ФРАГМЕНТ ДОКУМЕНТА -
#####

Гонозов
Гонозов
Как уже упоминалось выше, первые обвинения против еретиков (по крайней мере, те из тех, что дошли до нас) выдвинул архиепископ Новгородский Геннадий Гонозов. Но, говоря о его свидетельствах и о том, в какой обстановке и с какой целью они написаны, мы не можем не заметить целого ряда моментов, дающих право усомниться в истинности того, что в них изложено. Начать можно хотя бы с того, что серьезные сомнения вызывают заявления Геннадия, будто он узнал о ереси, которая активно развивалась, можно сказать, у него под носом и была довольно распространенной лишь в 1487 году. «Три года минуло, и уж четвертый настал, как начато преследование еретиков»[39], — пишет он спустя три года после того, как был избран на свою должность[40]. Но уже в 1480 году попы Алексей и Денис, «главари секты», были приглашены государем в Москву, где они продолжали, и притом довольно открыто, делиться своими убеждениями. Можно с уверенностью предположить, что делали они это и ранее. Кроме того, до нас дошли сведения, что в Новгороде еще до архиепископства Геннадия имело место большое религиозное (или религиозно–философское) оживление, так что не только миряне, но и монахи начали «пытать о вере»[41] и этим поставили многих официальных лиц в трудное положение. Духовенство почувствовало свое бессилие дать удовлетворительные ответы на вопросы паствы. Новгородский епископ Феофил (1481—1483) отказался от архиепископства, откровенно сознаваясь, что при всей «своей грубости и недостаточности ума… словесных овец пасти и воздержати не возмог»[42]. Новый архиепископ Сергий, занявший его место, также вскоре (1484) заявил, что не хочет даже «архиепискупом нарицатися», так как «ничтоже мог святительскаа действовати»[43]. Геннадий же, похоже, был гораздо более высокого мнения о своих способностях, и, не затрудняя себя словесными прениями с еретиками, сразу же приступил к физической борьбе с ними.

#####

ИСХОДНЫЕ ДАННЫЕ -

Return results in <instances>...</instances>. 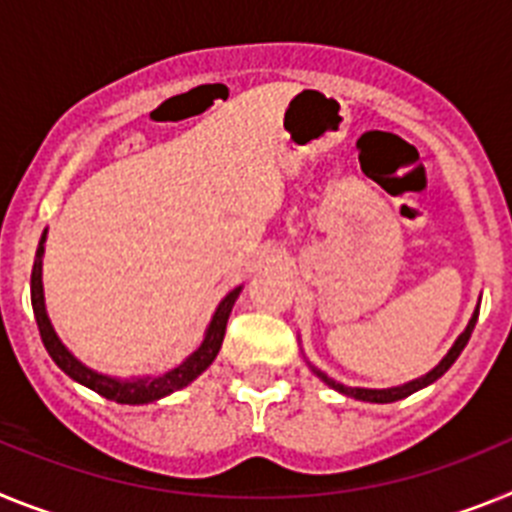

#####

УСЛОВИЯ ЗАДАНИЙ -
1 - Ответьте на вопросы по фрагменту о Геннадии Гонозове:
(a) В каком году попы Алексей и Денис были приглашены государем в Москву?
(b) Какие годы указаны для новгородского епископа Феофила?
(c) В каком году архиепископ Сергий заявил, что не хочет «архиепискупом нарицатися»?
2 - Подхватите фрагмент о Геннадии Гонозове и продолжите его после последнего предложения.

ОТВЕТЫ К УПРАЖНЕНИЯМ -
1 -
(a) В 1480 году.
(b) 1481—1483.
(c) В 1484 году.

2 -
Поводом же для активного вмешательства Геннадия в дела инакомыслящих послужило то, что ему удалось найти в их среде перебежчика — попа Наума, который покаялся, «указав» Геннадию еретиков, и позднее свидетельствовал против них. От Наума Геннадий и получил сведения о сущности учения еретиков, с его помощью раздобыл и тетрадку с жидовскими псалмами. Начинается борьба с жидовствующими, ход которой отображается в различных посланиях Гонозова.
Исследователь Зимин пишет о посланиях Геннадия, вышедших из–под его пера до 1490 г., следующее: «В конце XV века наиболее видные деятели еретического движения находились при дворе Ивана III, и новгородский владыка еще далек от той открытой фальсификации взглядов еретиков, которую мы находим в сочинениях Иосифа Волоцкого (нет, например, у Геннадия навязчивых обвинений еретиков в жидовстве и т. п.)»[44].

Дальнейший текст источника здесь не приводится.